● Things to do:
- 1) Copy the Hassan Dilunga profile from "Senior career*" to "Tanzania / 20 / (0)", switching "Stand United" to "Stand Utd".
- 2) In the Hassan Dilunga profile, which team is listed for 2016–2017?

Hassan Dilunga

Personal information
- Full name: Hassan Saleh Dilunga
- Born: October 20, 1993 (age 31) Dar es Salaam, Tanzania
- Height: 1.70 m (5 ft 7 in)
- Position(s): Forward

Team information
- Current team: Simba
- Number: 34

Senior career*
- Years: Team / Apps / (Gls)
- 2011–2013: Ruvu Shooting
- 2013–2015: Young Africans
- 2015–2016: Stand United
- 2016–2017: JKT Ruvu Stars
- 2017–2018: Mtibwa Sugar
- 2018–: Simba

International career^{‡}
- 2013–: Tanzania / 20 / (0)

= Hassan Dilunga =

Tanzanian footballer

Hassan Dilunga (born 20 October 1993) is a Tanzanian footballer who plays as a forward for Simba and the Tanzania national football team.

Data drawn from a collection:
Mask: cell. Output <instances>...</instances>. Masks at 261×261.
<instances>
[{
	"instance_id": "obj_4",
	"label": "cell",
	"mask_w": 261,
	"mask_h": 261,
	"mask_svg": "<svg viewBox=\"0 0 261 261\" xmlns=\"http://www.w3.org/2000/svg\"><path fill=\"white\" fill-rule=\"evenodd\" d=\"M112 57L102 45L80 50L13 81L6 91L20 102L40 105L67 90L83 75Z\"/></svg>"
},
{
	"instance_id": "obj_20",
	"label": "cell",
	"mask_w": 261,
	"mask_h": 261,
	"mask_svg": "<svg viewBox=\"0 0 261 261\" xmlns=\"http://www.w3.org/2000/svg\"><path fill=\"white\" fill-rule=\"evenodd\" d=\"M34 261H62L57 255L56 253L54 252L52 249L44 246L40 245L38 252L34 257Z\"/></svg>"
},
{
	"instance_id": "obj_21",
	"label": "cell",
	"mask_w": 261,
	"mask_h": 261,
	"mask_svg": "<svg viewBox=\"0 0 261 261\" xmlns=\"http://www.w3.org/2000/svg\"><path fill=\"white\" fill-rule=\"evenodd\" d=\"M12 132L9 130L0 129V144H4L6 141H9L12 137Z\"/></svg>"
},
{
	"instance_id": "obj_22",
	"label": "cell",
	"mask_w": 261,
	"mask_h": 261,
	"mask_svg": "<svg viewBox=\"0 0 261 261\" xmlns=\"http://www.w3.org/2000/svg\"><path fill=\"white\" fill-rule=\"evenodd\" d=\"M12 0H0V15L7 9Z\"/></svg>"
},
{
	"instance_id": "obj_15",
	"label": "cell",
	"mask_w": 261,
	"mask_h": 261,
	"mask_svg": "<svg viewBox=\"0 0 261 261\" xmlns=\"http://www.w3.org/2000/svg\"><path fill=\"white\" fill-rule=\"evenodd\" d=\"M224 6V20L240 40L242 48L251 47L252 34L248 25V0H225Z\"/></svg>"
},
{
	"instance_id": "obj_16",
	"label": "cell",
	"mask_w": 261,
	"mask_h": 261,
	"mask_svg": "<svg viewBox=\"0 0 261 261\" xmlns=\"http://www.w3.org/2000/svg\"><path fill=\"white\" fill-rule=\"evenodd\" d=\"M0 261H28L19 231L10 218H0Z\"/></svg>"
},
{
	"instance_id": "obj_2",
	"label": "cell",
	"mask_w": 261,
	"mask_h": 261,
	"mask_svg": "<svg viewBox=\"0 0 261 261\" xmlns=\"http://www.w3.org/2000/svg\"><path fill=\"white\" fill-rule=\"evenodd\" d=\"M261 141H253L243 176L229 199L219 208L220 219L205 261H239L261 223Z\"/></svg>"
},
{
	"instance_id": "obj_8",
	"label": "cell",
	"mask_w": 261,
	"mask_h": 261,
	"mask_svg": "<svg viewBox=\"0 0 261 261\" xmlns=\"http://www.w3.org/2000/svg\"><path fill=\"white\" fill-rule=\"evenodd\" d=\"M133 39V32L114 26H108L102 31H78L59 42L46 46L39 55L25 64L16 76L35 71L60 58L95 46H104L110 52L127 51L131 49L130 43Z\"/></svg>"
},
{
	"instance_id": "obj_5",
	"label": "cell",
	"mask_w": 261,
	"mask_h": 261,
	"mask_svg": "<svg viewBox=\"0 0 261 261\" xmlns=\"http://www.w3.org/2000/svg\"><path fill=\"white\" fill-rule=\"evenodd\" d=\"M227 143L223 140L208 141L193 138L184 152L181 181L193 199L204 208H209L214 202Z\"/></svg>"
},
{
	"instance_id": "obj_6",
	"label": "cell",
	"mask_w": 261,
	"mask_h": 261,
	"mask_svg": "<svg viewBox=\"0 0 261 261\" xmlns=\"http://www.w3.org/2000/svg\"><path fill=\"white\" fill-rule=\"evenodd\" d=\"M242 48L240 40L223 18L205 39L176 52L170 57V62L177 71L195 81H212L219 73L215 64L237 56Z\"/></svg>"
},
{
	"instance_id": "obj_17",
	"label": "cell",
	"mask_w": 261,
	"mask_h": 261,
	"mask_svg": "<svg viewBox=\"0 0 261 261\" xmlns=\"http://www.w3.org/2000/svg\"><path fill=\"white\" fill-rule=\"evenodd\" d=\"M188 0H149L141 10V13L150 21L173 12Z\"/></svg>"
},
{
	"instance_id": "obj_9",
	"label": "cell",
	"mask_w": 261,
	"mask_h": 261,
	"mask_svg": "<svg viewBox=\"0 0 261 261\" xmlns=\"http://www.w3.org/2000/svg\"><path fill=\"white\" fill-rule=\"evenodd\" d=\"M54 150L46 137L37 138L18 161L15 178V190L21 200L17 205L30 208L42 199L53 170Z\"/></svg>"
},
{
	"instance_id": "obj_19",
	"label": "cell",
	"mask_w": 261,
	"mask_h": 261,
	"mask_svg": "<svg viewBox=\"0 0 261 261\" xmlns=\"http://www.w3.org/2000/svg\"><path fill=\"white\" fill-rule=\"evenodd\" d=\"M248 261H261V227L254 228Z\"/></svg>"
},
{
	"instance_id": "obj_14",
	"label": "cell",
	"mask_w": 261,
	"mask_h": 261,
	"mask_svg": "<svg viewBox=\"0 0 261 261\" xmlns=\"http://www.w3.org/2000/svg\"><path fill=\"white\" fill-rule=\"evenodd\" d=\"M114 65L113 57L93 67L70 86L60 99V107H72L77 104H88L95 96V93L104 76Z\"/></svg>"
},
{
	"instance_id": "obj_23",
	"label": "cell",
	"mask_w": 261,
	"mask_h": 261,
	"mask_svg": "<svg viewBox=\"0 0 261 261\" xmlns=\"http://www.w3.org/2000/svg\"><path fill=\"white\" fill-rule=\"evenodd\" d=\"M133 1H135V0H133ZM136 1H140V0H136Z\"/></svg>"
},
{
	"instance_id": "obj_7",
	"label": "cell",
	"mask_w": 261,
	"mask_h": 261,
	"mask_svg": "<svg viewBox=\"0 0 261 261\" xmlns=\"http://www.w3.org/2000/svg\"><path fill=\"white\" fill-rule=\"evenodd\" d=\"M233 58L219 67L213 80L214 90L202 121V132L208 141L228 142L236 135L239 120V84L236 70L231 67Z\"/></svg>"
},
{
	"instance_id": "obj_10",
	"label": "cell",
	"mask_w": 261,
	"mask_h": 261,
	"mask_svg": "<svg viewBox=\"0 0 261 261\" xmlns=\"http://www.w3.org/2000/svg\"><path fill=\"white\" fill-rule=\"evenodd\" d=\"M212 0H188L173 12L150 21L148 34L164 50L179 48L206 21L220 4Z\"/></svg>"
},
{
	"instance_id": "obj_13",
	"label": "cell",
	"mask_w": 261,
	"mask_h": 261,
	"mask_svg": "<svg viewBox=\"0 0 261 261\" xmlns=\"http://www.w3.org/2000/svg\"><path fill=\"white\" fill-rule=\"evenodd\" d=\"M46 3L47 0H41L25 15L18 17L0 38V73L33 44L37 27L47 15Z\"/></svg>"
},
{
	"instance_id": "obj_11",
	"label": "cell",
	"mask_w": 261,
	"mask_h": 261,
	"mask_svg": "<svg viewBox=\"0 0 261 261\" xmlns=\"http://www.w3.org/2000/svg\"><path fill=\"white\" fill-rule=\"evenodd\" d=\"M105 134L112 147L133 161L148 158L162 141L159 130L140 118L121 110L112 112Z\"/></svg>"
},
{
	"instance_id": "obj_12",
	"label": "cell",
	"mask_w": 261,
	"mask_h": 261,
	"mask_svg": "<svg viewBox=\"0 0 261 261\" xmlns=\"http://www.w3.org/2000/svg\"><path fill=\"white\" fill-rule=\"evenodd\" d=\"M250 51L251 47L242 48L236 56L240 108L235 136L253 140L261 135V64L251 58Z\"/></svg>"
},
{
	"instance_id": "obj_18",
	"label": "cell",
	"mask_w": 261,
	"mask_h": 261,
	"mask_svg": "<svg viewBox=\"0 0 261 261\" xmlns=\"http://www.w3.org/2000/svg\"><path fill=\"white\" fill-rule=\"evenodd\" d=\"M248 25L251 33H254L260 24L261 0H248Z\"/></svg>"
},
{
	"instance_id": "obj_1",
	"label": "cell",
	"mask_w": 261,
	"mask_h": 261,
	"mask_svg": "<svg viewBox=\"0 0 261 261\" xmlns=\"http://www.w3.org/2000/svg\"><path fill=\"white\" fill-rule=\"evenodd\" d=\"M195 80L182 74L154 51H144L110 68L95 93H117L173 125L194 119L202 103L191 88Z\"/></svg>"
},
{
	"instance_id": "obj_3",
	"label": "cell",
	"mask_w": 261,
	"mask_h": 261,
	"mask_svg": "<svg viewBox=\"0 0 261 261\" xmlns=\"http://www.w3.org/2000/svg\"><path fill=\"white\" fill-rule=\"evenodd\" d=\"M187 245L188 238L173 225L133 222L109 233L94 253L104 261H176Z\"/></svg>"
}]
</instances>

● Problem solutions:
- 1)
Senior career*
- Years: Team / Apps / (Gls)
- 2011–2013: Ruvu Shooting
- 2013–2015: Young Africans
- 2015–2016: Stand Utd
- 2016–2017: JKT Ruvu Stars
- 2017–2018: Mtibwa Sugar
- 2018–: Simba

International career^{‡}
- 2013–: Tanzania / 20 / (0)

- 2) JKT Ruvu Stars